Удивленный этим новым чувством при старом воспоминании, я стал заставлять себя вернуть старое чувство - но оно показалось мне мерзостным и не моим - это был не я.
Новое чувство и было тем знанием на "отлично", которое вдруг явилось.
Я возражал против такого новшества восприятия, но оно увлекало меня, и в этом увлечении было мучительное блаженство.
Внутренне возражая, я все-таки следил за непонятным ходом службы, вместе со всеми склонял голову и, когда все крестились, косо крестился, боясь толкнуть кого-нибудь локтем.
Мама не замечала ничего вокруг, глядя на алтарь, как диспетчер на экран радара, а Наташа стояла как обиженная, держа во рту воздух.
Я понял, чего напряженно ждала матушка, когда сутулый мальчишка спешно унес светильник, и священнослужитель с поклоном открыл резные дверцы: молящиеся, и матушка в их числе, рядами, от передних до задних, повалились ниц перед Чашей так споро и выразительно, как будто из алтаря вышел Сам Христос, окинул их взглядом и заметил, кто и как Ему поклонился.
Я нагнул шею, а Наташа сломалась в поясе, уперла руки в колени как вратарь, а голову опустила, - спрятала от Христа лицо, не желая быть Им узнанной.
В том же блаженном мучении подчинения я скрестил на груди руки и встал в очередь, переминаясь с ноги на ногу и из очереди выглядывая, чтобы как следует изучить протокол и у алтаря все сделать правильно.

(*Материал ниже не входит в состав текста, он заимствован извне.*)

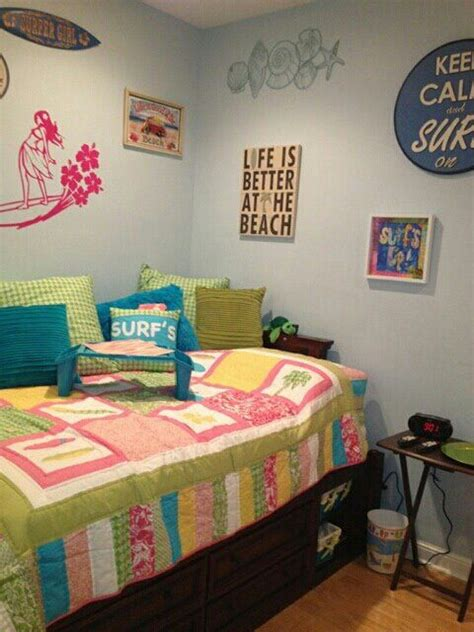 surfer girl bedroom 25 best ideas about surfer girl rooms on pinterest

Во мне оформилось глубокое уважение к Таинству исповеди - я на себе испытал и пережил его действенность, и, поскольку я стал сторонником Таинства исповеди, снисходительно-пренебрежительное отношение к Таинству причащения во мне только возросло.
Я считал пережитком язычества это страшное "ешьте Плоть Мою и пейте Кровь Мою" или, скорее, неудачной притчей, которая теперь как спектакль разыгрывается культом именно потому, что ее переносное значение не понятно.

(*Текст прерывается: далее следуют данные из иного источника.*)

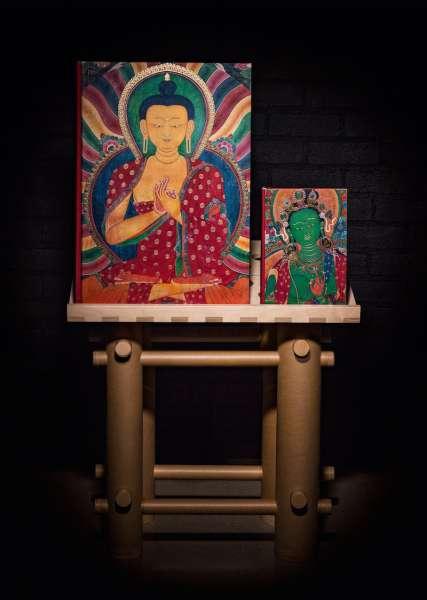 Der SUMO: Der Einband zeigt Buddha Shakyamuni, ein Meisterwerk aus dem Kumbum in Gyantse, gemalt von Konchok Zangpo im frühen 15. Jahrhundert. Der SUMO (links), der Begleitband im XL-Format (rechts) und der Buchständer von Shigeru Ban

Подходя в Чаше, я волновался так же незначительно, как волнуется участник массовки, выходя на сцену, но и это волнение держит в тисках сосредоточенности и словно состригает все мысли, оставляя только мыслительный подшерсток, без которого бодрствующее сознание обойтись не может. Это фиксация физических действий: "Подхожу ближе. Говорю имя. Глотаю. Целую низ Чаши. Иду туда".